------ Untersuchter Text ------

Regensburgs Bierbrunnen löscht Durst

Auf dem Katharinenplatz neben der Spitalkirche sprudelt nicht nur Wasser aus den Hähnen des Brunnens.
Von Aaron Grassl

Braumeister Anton Miller zapft Bier aus dem Katharinenbrunnen. Foto: Graßl
Braumeister Anton Miller zapft Bier aus dem Katharinenbrunnen. Foto: Graßl

Regensburg.Ein Brunnen aus dem Bier sprudelt – der Traum vieler Männer. Ein solcher steht seit Kurzem auf dem Katharinenplatz neben der Spitalkirche. Wer auf Freibier hofft, muss allerdings bitter enttäuscht werden. Der in den Brunnen integrierte Zapfhahn wird nur zu besonderen Anlässen aktiviert. So etwa am Mittwochabend, als die neue Attraktion von Domdekan Johann Neumüller gesegnet und damit offiziell eingeweiht wurde.

Aus vier Hähnen fließt Wasser in ein achteckiges Becken. Der Granitblock, aus dem das Becken gehauen wurde, wog vor Bearbeitung 20 Tonnen.

Der Granitblock ist vier Tonnen schwer

Ausgehöhlt und in Form gebracht ist er noch vier Tonnen schwer. Auf einer ebenfalls achteckigen Säule befindet sich eine etwa ein Meter große Katharinenstatue. Katharina von Alexandria ist eine der vier großen heiligen Jungfrauen der katholischen Kirche. Sie lebte der Überlieferung nach im 3. und frühen 4. Jahrhundert und erlitt aufgrund ihres Glaubens das Martyrium. Der Legende nach war sie eine äußerst intelligente und schlagfertige Frau, weshalb sie unter anderem als Schutzpatronin für Gelehrte und Studenten verehrt wird.

------ Bereitgestelltes Material ------

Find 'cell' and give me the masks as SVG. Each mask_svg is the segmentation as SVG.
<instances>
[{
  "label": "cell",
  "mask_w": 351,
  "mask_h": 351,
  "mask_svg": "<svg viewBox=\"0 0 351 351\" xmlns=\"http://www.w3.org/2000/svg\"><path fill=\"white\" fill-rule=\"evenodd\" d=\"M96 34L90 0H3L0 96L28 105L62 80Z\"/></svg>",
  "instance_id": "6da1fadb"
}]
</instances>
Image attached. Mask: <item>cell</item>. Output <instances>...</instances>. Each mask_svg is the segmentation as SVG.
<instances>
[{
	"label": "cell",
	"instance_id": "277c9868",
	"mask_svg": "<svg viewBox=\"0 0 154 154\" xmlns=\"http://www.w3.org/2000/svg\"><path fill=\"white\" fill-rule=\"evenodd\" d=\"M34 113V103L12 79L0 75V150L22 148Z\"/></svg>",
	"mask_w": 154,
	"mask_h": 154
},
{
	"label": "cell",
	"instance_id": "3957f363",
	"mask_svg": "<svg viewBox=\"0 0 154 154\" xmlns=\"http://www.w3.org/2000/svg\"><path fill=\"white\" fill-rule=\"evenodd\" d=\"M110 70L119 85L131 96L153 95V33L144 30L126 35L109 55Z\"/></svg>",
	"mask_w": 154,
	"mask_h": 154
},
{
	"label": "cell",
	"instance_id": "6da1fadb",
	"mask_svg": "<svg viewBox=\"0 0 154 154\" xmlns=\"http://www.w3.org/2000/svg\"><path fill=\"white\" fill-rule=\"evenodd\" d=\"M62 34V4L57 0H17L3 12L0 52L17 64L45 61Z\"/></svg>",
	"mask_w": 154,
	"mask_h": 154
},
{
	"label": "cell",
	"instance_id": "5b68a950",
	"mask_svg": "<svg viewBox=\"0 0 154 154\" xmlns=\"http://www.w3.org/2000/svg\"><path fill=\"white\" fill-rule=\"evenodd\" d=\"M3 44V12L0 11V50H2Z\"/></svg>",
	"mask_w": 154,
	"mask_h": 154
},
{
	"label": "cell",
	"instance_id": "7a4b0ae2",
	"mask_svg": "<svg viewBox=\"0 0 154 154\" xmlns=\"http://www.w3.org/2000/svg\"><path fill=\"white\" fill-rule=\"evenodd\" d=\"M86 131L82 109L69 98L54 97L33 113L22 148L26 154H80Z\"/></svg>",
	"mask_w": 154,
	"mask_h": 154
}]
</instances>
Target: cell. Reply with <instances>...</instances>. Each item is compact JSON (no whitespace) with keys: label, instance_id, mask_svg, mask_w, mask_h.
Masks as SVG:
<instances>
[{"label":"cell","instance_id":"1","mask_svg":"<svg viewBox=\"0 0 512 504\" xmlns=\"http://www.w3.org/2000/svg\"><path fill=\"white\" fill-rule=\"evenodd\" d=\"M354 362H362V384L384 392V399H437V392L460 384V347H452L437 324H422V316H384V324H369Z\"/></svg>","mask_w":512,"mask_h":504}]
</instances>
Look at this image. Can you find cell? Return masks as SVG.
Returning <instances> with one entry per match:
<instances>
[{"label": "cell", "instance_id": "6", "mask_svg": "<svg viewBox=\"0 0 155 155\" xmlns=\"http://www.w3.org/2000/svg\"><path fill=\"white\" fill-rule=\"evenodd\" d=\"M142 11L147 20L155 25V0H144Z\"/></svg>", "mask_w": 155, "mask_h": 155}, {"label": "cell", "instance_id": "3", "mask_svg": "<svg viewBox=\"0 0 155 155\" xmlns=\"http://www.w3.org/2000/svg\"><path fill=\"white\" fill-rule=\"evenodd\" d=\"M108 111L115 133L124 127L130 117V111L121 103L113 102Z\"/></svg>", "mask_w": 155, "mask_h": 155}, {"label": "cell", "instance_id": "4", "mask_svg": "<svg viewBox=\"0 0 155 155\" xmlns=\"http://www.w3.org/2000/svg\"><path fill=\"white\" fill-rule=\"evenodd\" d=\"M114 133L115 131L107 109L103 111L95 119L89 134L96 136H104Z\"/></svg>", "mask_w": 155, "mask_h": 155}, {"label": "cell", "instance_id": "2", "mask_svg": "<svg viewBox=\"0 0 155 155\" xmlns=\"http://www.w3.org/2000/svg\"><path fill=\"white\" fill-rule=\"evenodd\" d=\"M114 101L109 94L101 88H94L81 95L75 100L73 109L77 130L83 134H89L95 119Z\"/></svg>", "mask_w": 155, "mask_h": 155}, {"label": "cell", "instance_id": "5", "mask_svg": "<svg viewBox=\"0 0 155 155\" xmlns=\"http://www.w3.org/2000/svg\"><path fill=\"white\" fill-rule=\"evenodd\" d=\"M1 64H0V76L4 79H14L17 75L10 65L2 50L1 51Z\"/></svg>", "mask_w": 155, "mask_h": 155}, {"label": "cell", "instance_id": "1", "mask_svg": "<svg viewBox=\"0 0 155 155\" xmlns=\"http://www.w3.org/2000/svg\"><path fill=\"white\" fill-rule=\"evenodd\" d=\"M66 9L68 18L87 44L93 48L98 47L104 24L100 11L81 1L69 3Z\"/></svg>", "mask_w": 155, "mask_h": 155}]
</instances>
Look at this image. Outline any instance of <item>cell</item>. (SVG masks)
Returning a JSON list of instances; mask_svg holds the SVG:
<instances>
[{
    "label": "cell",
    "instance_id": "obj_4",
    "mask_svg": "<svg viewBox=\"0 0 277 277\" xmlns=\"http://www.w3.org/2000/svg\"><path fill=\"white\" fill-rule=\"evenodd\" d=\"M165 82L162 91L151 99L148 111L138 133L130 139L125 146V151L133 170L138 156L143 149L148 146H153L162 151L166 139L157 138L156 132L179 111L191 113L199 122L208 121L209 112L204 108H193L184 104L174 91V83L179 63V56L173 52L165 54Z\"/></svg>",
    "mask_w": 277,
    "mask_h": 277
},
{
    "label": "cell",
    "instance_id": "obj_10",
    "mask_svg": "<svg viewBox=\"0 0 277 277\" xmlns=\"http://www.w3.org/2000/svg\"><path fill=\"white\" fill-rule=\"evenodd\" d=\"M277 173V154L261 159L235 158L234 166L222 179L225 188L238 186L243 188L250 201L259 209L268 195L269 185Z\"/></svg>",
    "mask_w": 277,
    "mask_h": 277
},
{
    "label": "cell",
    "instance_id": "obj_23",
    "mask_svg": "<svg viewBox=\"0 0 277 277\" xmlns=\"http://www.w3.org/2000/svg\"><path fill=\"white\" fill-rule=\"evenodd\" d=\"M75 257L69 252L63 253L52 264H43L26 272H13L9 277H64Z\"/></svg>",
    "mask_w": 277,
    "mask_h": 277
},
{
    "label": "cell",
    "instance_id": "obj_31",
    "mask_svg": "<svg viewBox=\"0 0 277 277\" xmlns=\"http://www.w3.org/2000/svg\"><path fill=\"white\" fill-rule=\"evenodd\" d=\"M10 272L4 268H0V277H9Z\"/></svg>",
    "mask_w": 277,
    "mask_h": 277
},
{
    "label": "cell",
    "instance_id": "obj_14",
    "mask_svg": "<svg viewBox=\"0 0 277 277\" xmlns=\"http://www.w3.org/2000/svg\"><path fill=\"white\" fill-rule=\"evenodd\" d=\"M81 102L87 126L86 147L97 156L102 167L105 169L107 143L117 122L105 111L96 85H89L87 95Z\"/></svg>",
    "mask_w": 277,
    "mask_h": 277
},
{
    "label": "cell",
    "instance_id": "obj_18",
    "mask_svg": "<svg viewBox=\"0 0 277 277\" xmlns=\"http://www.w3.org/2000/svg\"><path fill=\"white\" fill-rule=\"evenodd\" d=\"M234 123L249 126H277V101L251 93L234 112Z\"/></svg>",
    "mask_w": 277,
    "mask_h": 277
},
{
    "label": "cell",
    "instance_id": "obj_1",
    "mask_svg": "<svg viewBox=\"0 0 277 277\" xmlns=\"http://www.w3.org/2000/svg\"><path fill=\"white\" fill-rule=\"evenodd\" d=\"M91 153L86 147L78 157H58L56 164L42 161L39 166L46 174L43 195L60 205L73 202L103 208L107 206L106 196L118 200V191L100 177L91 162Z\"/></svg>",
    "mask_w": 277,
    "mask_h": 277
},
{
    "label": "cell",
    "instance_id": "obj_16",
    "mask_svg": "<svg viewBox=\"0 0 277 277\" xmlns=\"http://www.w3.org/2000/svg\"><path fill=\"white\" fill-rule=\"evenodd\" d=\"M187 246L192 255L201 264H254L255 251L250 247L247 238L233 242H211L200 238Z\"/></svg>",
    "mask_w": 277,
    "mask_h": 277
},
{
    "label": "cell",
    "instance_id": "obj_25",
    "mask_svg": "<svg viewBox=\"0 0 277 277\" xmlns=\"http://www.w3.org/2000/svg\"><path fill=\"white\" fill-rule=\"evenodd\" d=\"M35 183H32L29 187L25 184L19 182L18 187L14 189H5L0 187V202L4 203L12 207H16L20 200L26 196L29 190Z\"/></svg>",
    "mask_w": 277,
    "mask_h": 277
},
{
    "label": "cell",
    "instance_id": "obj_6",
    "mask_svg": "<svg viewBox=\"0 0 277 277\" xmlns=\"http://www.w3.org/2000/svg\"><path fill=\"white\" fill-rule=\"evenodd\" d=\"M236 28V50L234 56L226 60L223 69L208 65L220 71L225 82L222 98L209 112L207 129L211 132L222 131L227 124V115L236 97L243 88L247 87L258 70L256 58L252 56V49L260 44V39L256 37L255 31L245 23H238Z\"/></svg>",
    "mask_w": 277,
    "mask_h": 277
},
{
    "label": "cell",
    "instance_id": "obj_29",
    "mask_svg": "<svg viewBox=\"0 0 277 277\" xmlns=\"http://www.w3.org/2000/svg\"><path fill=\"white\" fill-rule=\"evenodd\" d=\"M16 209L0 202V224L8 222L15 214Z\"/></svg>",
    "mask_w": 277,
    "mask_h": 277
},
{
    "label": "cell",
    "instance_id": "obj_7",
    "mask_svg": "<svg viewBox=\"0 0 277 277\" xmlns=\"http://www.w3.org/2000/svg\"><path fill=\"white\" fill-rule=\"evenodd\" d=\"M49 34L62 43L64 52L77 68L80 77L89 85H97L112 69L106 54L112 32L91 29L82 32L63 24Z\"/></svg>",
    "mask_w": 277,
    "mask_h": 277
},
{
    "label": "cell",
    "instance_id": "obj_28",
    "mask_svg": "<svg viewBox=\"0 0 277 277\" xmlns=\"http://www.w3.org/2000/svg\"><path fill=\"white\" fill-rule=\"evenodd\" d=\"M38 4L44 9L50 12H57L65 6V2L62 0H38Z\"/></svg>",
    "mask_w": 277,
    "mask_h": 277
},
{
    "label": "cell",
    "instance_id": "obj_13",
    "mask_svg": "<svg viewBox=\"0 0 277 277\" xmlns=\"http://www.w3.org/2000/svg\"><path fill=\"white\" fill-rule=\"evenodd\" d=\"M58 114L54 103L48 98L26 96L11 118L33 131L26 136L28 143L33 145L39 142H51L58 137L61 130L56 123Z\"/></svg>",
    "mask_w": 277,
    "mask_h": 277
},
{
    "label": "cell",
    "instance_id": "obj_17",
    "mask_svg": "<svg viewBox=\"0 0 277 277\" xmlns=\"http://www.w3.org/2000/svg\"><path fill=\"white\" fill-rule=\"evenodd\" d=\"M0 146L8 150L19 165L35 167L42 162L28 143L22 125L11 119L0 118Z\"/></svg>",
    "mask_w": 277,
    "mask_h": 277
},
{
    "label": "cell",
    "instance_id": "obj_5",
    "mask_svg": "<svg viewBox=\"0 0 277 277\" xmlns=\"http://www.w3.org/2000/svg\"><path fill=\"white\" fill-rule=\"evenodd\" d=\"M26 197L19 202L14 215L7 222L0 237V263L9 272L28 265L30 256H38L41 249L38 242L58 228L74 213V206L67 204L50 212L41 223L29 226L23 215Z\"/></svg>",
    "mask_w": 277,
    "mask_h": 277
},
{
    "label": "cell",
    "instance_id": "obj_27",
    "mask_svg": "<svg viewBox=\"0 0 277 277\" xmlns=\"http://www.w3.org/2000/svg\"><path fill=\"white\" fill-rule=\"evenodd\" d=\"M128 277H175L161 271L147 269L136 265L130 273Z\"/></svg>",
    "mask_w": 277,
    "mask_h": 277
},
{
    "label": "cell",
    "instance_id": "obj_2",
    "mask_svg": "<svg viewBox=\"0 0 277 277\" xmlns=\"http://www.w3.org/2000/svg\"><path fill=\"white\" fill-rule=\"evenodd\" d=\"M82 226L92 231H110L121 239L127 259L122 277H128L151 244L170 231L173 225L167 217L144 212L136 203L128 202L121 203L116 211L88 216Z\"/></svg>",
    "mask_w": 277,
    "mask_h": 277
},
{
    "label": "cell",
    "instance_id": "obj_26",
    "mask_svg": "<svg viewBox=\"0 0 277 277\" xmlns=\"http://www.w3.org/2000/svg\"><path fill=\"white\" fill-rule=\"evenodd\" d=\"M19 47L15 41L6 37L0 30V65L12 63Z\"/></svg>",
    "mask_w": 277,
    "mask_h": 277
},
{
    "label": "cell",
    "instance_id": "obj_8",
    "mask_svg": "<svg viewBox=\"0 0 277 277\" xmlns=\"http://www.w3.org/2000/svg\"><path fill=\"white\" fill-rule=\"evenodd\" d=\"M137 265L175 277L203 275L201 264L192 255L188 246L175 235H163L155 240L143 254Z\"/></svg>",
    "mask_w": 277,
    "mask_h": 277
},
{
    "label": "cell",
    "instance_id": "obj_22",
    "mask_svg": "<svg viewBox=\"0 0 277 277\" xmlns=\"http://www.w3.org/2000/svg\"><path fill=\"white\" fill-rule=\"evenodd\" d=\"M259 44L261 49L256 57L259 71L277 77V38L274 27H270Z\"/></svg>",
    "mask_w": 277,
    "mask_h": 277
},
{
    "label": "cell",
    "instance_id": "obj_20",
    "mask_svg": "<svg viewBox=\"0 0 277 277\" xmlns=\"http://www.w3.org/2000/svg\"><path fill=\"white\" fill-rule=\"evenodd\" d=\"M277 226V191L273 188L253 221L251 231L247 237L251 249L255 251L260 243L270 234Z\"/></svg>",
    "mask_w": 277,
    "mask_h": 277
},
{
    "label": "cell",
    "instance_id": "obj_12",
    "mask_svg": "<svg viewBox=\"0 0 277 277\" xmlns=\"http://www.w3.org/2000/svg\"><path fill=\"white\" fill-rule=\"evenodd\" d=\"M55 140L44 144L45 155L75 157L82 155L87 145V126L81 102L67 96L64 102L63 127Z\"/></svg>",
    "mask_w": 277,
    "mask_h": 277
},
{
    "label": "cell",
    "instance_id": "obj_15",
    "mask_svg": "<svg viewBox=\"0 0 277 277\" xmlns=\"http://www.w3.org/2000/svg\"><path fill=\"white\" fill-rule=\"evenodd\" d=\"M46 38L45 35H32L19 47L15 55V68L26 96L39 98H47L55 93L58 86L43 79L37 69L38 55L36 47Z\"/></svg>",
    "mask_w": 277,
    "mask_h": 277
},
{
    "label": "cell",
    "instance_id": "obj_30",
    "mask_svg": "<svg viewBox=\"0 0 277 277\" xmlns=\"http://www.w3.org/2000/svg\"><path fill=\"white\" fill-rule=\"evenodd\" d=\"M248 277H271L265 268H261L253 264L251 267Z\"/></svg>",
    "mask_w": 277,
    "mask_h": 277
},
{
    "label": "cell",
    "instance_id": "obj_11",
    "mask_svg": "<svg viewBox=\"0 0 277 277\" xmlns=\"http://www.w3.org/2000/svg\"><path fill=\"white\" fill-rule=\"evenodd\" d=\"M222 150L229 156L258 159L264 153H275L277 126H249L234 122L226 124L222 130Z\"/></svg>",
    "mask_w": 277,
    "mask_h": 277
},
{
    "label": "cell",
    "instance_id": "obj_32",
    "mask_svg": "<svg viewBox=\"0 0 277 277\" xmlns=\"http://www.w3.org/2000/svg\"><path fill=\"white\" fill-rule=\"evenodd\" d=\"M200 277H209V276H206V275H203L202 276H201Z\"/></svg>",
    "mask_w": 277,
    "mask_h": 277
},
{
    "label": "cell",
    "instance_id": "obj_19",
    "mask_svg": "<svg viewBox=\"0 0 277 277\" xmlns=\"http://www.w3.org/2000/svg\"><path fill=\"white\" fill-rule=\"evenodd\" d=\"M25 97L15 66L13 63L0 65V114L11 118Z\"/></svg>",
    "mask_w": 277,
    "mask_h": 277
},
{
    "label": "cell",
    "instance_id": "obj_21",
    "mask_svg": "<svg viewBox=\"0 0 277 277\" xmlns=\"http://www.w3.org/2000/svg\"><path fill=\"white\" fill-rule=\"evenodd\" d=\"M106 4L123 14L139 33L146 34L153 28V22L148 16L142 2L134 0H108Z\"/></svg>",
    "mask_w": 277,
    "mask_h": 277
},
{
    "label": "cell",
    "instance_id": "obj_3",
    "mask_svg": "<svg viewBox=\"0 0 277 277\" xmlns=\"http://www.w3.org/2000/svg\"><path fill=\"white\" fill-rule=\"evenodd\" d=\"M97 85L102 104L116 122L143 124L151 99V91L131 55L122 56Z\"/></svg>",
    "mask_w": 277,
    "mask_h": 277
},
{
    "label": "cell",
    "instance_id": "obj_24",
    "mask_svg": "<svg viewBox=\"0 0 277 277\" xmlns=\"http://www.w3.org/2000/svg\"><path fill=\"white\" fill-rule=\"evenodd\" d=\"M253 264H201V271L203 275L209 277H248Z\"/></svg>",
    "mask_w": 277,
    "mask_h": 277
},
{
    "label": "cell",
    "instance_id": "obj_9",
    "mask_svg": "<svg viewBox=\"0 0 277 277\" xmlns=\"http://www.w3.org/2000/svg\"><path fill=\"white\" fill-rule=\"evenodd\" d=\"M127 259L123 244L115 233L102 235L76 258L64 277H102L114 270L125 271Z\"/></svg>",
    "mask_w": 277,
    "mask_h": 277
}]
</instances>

------

Arbeitsanweisungen
[A] Wie schwer war laut dem Text über den Regensburger Bierbrunnen der Granitblock, bevor er bearbeitet wurde?
[B] Setze den Text über den Regensburger Bierbrunnen fort.
Die Auflistung ist eigenständiges Material und gehört nicht zum Text.

Lösungen
[A] Er wog 20 Tonnen.

[B]
Der neue Katharinenbrunnen stellt den Höhepunkt der Platzgestaltung vor der Spitalkirche dar. Er gibt dem Katharinenplatz nun seine künstlerische Mitte und nimmt viele Elemente der Spitalstiftung in sich auf. So verweisen die acht Ecken auf die mittlerweile 800 Jahre andauernde Geschichte des Spitals, das um 1220 als Gemeinschaftsprojekt des Bischofs und der Bürger von Regensburg entstand. Der Brunnen sei nicht ausschließlich mit Maschinen gefertigt worden, sondern händisch mit Hammer und Meissel überarbeitet worden, erläuterte Künstler Sandro Herbrand sein Werk.

Silberschmiedearbeit diente als Vorbild

Die Statue ist einer wertvollen Silberschmiedearbeit der Heiligen Katharina nachempfunden, die sich im Besitz des Spitals befindet. Da sich im Kopf der kleinen Figur einst eine Reliquie befand, hat Herbrand in Anspielung darauf die Widmung an sein Werk „Gesegnet sei die Welt mit allem, was uns glücklich macht“ auf der Innenseite des Kopfes der großen Brunnenstatue eingravieren lassen. Der Bau des Brunnens dauerte zwei Jahre an und kostete etwa 70 000 Euro.